**提示文書:**
■ ■ ■
目的:甲状腺髄様癌には超音波Bモード断層像上,乳頭癌を疑わせる不整形の結節として描出される例と濾胞腺腫を疑わせる卵円形の結節として描出される例があることが知られている.組織像との比較を行うことにより甲状腺髄様癌の超音波像の特徴とその成り立ちについて検討した.
対象と方法:甲状腺髄様癌22例を超音波像の形状をもとに卵円形群と不整形群の2群に分け,切除標本のCongo-red染色,Elastica van Gieson染色を行い,腫瘍内のアミロイドおよび膠原線維の占める割合を比較検討した.また,超音波像で腫瘍内に高エコー部を認めた症例についてアミロイドとの関連を比較検討した.
結果と考察:超音波像での形状の内訳は22症例中,卵円形群8(36.4%),不整形群14例(63.6%)であった.アミロイドと膠原線維の占める割合は卵円形群に比べ不整形群に有意(p=0.0195,p=0.0014)に高かった.超音波像で高エコー部が認められた症例は22例中15症例あり,そのうち13例が不整形であった.高エコー部を呈していた症例は切除標本にて全例石灰化を確認した.石灰化はアミロイド内や膠原線維内に存在しており,アミロイドの多い症例ほど高エコー部が多発していた.
■ ■ ■
[保存されたデータ項目]
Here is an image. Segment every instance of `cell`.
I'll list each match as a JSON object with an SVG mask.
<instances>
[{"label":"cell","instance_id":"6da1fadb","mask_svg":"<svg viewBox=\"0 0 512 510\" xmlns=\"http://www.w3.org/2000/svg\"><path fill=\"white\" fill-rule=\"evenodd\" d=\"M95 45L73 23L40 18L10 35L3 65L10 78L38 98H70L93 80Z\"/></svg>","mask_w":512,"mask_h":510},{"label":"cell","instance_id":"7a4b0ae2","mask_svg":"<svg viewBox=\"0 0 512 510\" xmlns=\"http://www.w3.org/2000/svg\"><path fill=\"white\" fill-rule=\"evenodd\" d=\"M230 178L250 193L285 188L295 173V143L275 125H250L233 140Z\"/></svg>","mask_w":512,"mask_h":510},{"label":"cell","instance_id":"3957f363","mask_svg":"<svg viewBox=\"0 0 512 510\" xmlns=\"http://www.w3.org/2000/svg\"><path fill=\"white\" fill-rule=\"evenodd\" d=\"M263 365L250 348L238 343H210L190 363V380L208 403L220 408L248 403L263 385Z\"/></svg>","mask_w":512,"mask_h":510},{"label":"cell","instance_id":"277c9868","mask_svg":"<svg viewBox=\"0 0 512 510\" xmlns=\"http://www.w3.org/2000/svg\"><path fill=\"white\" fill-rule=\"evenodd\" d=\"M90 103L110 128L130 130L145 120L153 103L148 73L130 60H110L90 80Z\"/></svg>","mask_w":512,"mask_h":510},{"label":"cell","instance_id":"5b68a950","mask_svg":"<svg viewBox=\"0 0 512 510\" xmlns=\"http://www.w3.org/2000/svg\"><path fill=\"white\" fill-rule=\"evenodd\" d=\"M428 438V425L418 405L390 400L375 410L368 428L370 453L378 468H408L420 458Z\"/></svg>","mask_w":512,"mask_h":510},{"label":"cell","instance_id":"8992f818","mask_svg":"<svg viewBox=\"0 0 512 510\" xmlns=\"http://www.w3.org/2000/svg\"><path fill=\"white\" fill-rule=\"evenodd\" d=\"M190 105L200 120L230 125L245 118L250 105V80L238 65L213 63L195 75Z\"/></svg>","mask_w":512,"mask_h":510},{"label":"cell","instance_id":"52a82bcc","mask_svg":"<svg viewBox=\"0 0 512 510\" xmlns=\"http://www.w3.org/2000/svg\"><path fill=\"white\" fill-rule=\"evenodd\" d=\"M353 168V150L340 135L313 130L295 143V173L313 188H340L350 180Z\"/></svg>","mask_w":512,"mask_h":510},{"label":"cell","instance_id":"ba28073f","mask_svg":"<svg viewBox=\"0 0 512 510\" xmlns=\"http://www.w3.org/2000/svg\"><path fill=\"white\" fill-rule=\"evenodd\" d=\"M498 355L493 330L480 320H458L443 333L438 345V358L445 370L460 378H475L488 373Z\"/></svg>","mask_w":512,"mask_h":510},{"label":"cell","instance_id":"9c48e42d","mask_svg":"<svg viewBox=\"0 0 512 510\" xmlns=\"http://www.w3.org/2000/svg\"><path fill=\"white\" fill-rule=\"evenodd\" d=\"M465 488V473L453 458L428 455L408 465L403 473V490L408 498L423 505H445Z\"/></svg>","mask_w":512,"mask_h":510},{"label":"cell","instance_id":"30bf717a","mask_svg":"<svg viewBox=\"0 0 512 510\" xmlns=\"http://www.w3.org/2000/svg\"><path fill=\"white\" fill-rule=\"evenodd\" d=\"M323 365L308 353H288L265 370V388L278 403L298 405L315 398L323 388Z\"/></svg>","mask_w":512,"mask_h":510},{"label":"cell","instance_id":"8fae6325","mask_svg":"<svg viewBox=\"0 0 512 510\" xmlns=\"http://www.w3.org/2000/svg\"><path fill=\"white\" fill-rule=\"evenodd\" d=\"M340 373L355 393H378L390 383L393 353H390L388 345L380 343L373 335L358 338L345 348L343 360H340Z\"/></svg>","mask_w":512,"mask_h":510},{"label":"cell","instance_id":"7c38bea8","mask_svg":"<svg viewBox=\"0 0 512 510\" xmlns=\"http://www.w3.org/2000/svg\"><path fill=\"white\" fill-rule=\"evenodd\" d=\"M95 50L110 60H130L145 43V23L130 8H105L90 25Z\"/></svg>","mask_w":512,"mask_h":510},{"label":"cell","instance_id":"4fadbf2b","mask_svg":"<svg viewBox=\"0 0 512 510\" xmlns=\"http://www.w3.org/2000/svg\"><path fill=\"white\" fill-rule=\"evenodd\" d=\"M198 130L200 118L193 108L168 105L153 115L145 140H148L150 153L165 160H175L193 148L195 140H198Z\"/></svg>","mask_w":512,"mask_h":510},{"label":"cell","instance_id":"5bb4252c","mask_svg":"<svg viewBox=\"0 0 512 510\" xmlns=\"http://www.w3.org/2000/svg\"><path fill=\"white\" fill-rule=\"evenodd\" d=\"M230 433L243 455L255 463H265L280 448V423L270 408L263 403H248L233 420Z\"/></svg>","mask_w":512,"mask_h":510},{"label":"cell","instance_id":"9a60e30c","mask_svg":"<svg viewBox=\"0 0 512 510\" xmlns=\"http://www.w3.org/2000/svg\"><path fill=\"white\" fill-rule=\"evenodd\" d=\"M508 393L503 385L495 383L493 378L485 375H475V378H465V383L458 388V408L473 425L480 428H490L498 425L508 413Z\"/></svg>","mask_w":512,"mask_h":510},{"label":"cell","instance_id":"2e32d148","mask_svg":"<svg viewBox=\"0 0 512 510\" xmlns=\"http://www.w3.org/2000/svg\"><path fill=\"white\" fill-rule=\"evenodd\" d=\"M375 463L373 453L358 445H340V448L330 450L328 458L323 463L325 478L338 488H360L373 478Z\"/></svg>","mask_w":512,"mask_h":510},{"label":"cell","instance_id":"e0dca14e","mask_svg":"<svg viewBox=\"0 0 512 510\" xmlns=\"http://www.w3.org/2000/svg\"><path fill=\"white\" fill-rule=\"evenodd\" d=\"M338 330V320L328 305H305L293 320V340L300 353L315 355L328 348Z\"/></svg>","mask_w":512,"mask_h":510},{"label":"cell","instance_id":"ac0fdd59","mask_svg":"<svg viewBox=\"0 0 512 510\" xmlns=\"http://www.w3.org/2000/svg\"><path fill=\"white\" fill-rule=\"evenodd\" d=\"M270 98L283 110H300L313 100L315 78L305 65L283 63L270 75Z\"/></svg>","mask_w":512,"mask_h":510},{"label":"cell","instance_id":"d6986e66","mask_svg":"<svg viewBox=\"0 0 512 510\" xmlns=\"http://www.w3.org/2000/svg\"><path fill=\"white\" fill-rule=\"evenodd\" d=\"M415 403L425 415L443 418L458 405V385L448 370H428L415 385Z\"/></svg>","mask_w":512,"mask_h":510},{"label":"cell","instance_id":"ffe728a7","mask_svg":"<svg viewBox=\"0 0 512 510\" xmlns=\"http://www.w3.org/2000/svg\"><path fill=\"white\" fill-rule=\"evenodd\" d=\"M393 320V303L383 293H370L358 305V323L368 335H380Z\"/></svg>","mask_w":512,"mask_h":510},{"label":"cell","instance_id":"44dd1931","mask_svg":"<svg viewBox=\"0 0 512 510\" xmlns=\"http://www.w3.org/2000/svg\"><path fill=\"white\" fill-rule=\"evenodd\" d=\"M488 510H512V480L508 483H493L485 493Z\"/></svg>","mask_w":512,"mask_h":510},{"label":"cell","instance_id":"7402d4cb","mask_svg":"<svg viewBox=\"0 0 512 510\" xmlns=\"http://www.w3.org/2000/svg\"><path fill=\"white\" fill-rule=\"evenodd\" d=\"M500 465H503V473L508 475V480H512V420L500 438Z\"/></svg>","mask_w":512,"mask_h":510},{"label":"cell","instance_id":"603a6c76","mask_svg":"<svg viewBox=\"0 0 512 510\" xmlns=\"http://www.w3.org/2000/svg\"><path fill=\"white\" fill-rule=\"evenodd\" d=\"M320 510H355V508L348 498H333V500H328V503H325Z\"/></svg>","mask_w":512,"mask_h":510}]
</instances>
■ ■ ■
**課題の目的:**
提示文書に基づき、次の問いに答えてください。
1. 対象とした甲状腺髄様癌は何例で、超音波像の形状をもとにどの2群に分けられましたか。
2. 切除標本に対して行われた染色は何ですか。
3. 超音波像で高エコー部が認められた症例は何例で、そのうち不整形の症例は何例でしたか。

**解答は以下:**
1. 22例で、卵円形群と不整形群の2群に分けられました。
2. Congo-red染色とElastica van Gieson染色です。
3. 15症例で、そのうち13例が不整形でした。